Relationship between obesity and hypertrophic or dilated cardiomyopathy: The role of sex

Author:

Antonopoulos Alexios S.1,Panagiotopoulos Ioannis1ORCID,Terentes‐Printzios Dimitrios1,Omer Mohamed2,Mentias Amgad3,Lazaros George1,Tsioufis Konstantinos1,Elgendy Islam Y.4,Vlachopoulos Charalambos1

Affiliation:

1. 1st Cardiology Department, Hippokration Hospital National and Kapodistrian University of Athens Athens Greece

2. Department of Cardiovascular Diseases Mayo Clinic Rochester Minnesota USA

3. Division of Cardiovascular Medicine Gill Heart Institute, University of Kentucky Lexington Kentucky USA

4. Division of Cardiology Cleveland Clinic Cleveland Ohio USA

Abstract

SummaryEvidence suggests an association between obesity and the risk for cardiomyopathy development; however, robust evidence is still lacking. In this study we sought to explore the relationship of obesity with hypertrophic cardiomyopathy (HCM) and dilated cardiomyopathy (DCM) and possible interactions with sex using large‐scale epidemiological real‐world data. We analysed data from the Nationwide Inpatient Sample of US hospitalisations for the years 2015–2019. There were a total of 46 934 admissions with diagnosis of HCM and 170 924 with DCM. There was a significant interaction between cardiomyopathies' diagnosis with sex and age subgroups; the rates of both DCM and HCM increased with age (p < .001 for both); DCM diagnosis was significantly higher in males compared with females (0.85% vs. 0.35%, p < .001). After adjustment for age, sex, race and presence of arterial hypertension there was a significant stepwise positive association between obesity and the population rates of both cardiomyopathy subtypes.
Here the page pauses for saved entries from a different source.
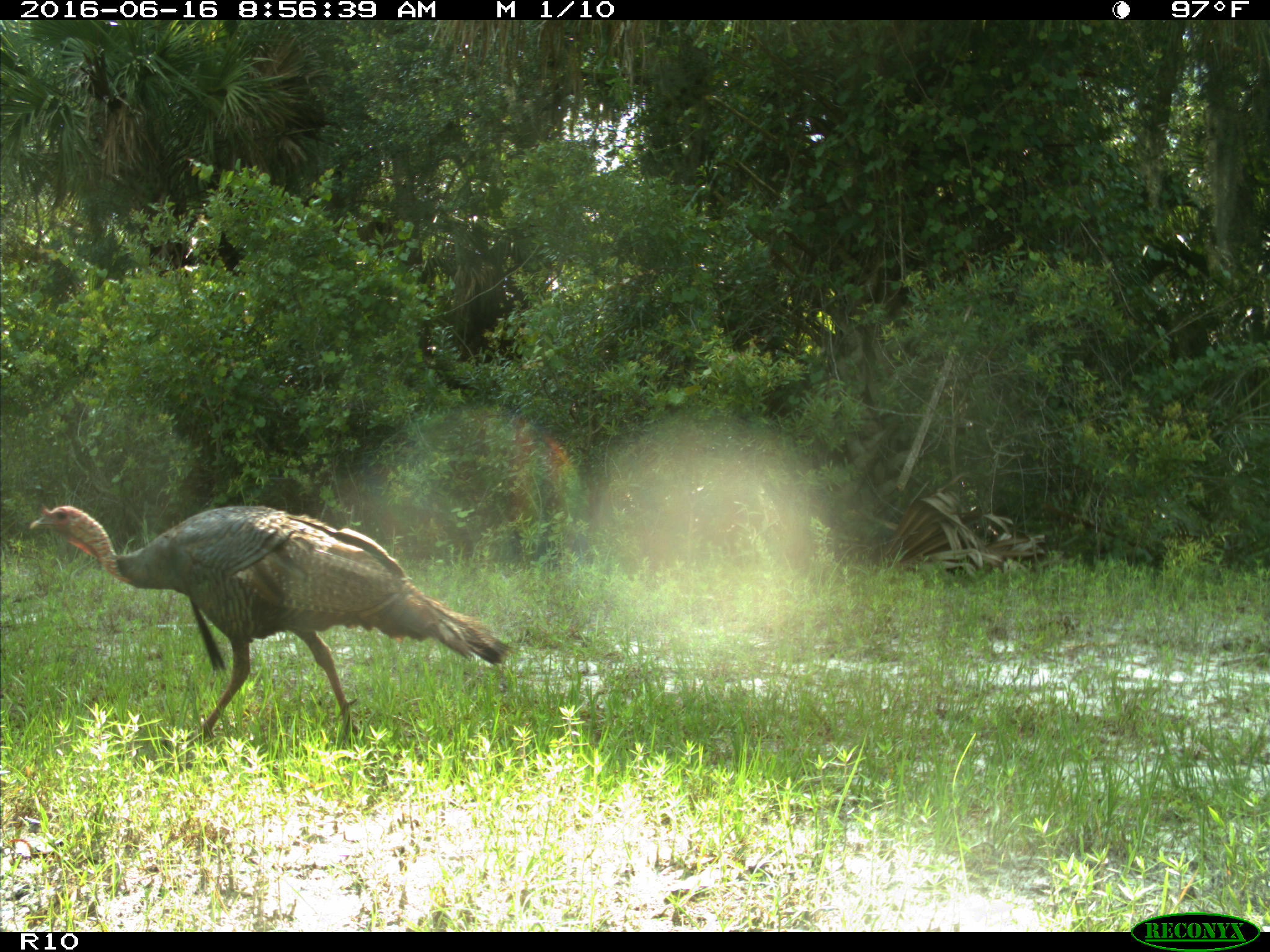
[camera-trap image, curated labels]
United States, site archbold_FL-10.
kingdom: Animalia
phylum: Chordata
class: Aves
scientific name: Aves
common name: birds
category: unidentified bird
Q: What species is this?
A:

For hospitalised patients with a body mass index (BMI) ≥30 kg/m2 there was an odds ratio (OR) of 1.68 (95% CI: 1.55–1.81, p < .001) for HCM and OR = 1.82 (95% CI: 1.79–1.84, p < .001) for DCM. More importantly, the positive relationship between a cardiomyopathy diagnosis (HCM or DCM) with increasing BMI was driven by the male sex (p < .001 for both) and it was non‐significant in females. The findings from this nationwide observational analysis support a sexual dimorphism in the relationship between obesity and HCM or DCM, which should be further investigated.